22 février 2009

Les Rognons blancs

Jacques Barlatti est un homme méticuleux. Aussi avait-t-il soigneusement préparé sa liste de courses, sur la base du menu choisi la veille : une salade folle au foie gras truffé, des rognons blancs sauce mielleuse, des chips de patate douce, une jardinière de légumes et des petits pots de crème péruvienne pour le dessert. Il alla chez l’un des rares bouchers qui restaient encore en ville, auquel il avait commandé les rognons blancs à l’avance. Il se rendit ensuite chez Globus où il choisit systématiquement les conditionnements les plus chers de piment doux, cannelle et cumin, et dut acheter un kilo de miel toutes fleurs, les boîtes plus petites ne correspondant pas à cette appellation.

Se retrouver à faire les courses pour un repas était une activité inhabituelle pour Jacques Barlatti. Et cela d’autant plus à 14 heures 30, un jour de semaine. Il aurait dû être à Londres, comme c’était souvent le cas depuis qu’il avait été promu responsable du secteur private banking pour l’Europe du Nord. Et la dernière fois qu’il avait dû choisir de la nourriture dans des étalages devait remonter à l’époque de ses études. Depuis, il avait toujours soit mangé chez ses parents, soit se trouvait avec une copine qui assumait parfaitement ce rôle. Cela avait d’ailleurs été parfois une des causes de rupture. Un reste peut-être de ses origines italiennes. Il effectuait bien quelques tâches ménagères, juste de quoi donner le change. Mais il était aussi mal à l’aise que s’il avait dû aller au théâtre le soir de la finale de la Coupe du monde de football.

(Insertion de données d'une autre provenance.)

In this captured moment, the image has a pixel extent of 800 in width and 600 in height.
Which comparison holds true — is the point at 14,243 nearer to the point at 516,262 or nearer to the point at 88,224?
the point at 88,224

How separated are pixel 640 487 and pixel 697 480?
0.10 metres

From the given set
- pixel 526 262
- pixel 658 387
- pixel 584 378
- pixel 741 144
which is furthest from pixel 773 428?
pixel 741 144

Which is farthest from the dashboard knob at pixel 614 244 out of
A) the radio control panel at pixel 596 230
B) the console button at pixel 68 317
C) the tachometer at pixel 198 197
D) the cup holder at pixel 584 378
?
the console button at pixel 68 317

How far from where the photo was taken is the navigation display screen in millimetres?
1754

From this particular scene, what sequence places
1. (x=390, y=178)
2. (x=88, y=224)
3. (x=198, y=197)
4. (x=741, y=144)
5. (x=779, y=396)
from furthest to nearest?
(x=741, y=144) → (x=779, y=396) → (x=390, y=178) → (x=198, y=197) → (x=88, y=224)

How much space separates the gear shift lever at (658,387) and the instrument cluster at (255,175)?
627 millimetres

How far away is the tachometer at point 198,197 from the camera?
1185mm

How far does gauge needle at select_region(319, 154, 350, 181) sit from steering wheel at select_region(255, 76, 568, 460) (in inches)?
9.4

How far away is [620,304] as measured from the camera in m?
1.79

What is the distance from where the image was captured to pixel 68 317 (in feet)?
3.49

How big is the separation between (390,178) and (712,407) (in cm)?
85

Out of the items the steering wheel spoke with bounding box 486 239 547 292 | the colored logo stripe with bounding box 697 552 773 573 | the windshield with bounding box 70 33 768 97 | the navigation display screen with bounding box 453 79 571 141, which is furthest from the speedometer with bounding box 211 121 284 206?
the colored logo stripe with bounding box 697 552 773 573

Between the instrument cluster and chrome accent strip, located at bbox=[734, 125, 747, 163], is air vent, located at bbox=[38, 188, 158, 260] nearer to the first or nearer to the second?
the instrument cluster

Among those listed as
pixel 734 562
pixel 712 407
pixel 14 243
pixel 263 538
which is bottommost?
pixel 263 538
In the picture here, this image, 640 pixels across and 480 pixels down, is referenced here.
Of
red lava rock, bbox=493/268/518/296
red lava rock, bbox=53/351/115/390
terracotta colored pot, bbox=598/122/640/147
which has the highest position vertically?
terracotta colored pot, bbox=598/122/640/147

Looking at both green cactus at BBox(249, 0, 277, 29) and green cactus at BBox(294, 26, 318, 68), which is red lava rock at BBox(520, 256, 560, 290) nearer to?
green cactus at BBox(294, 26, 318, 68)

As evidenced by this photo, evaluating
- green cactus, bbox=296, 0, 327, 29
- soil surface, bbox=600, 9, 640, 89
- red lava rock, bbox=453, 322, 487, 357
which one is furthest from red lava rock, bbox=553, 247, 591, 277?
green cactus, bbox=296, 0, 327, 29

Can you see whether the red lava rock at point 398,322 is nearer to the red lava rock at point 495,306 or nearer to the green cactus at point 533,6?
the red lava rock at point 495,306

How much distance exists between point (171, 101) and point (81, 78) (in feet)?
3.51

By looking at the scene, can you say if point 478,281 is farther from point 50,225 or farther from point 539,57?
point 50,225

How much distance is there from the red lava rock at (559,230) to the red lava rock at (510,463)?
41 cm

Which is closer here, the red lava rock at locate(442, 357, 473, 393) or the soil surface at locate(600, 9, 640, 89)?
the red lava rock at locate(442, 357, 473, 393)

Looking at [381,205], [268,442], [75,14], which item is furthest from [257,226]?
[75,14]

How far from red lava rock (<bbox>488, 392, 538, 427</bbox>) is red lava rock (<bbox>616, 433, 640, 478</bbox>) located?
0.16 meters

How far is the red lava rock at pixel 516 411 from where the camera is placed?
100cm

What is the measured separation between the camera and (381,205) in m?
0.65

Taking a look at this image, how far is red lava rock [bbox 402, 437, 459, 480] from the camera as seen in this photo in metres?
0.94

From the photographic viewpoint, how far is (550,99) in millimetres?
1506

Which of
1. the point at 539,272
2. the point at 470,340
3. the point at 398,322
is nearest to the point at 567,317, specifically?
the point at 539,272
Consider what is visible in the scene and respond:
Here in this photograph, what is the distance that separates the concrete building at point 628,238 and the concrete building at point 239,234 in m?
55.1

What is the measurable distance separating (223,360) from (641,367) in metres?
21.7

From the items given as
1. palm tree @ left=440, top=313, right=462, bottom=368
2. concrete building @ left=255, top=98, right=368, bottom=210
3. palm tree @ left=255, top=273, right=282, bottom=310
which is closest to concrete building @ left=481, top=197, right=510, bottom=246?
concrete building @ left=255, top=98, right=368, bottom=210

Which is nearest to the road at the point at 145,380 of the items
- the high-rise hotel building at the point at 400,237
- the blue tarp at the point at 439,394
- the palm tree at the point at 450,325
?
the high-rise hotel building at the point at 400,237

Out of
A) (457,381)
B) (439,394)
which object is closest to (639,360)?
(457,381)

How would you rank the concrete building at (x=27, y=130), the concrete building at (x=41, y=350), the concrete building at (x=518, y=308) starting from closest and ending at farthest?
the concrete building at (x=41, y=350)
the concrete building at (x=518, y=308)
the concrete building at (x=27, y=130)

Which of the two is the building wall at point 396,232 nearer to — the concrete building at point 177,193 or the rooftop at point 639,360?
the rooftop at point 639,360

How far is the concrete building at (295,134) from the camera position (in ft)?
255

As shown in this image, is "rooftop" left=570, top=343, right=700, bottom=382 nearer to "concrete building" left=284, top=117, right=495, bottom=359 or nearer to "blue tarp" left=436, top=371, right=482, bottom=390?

Leur agent à Londres avait appelé trois jours plus tôt. Il espérait finaliser ce jour-là un important contrat avec un institut de prévoyance. Jacques en avait profité pour prendre un jour de congé et mettre sur pied son projet. Surprendre Cécile.

Ils étaient mariés depuis six ans, vivaient ensemble depuis huit et se connaissaient depuis dix. A la passion du début avaient succédé les stades habituels de toutes les relations. Mais depuis quelque temps, Jacques sentait imperceptiblement le commencement d’une distance. Il n’avait jamais pensé pouvoir ressentir cela. Il s’était marié pour la vie, concevait la fidélité comme un mal nécessaire mais non irrémédiable, et ne voyait aucune raison pour que quoi que ce soit vienne contrarier son plan. Il devait pourtant bien se rendre à l’évidence. Certains signes ne trompent pas. Rien de dramatique, mais de quoi tout de même y prêter attention. Ses absences répétées depuis qu’il avait son nouveau poste, sa propension à travailler tard sans raison, à rester boire des verres avec les collègues, sa soudaine passion pour le golf qui l’occupait souvent le week-end lui paraissaient des signes clairs, mais sans grande importance. Il admettait difficilement par contre que Cécile fasse de même et manifeste parfois de l’indifférence à son égard.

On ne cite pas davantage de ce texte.